▶ **WRITTEN REQUEST**:
Copy the entries below, substituting "leaf" for each occurrence of "green leaf" and changing nothing else.
++++++++++
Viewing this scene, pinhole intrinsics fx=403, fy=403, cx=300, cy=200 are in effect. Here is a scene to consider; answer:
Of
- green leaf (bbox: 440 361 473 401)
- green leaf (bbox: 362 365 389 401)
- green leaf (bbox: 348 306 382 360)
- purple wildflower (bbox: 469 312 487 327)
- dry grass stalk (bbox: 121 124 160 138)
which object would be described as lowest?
++++++++++
▶ **CORRECT ANSWER**:
Viewing this scene, pinhole intrinsics fx=403, fy=403, cx=300, cy=200 are in effect. Here is a scene to consider; answer:
Of
- leaf (bbox: 440 361 473 401)
- leaf (bbox: 362 365 389 401)
- leaf (bbox: 348 306 382 360)
- purple wildflower (bbox: 469 312 487 327)
- dry grass stalk (bbox: 121 124 160 138)
which object would be described as lowest?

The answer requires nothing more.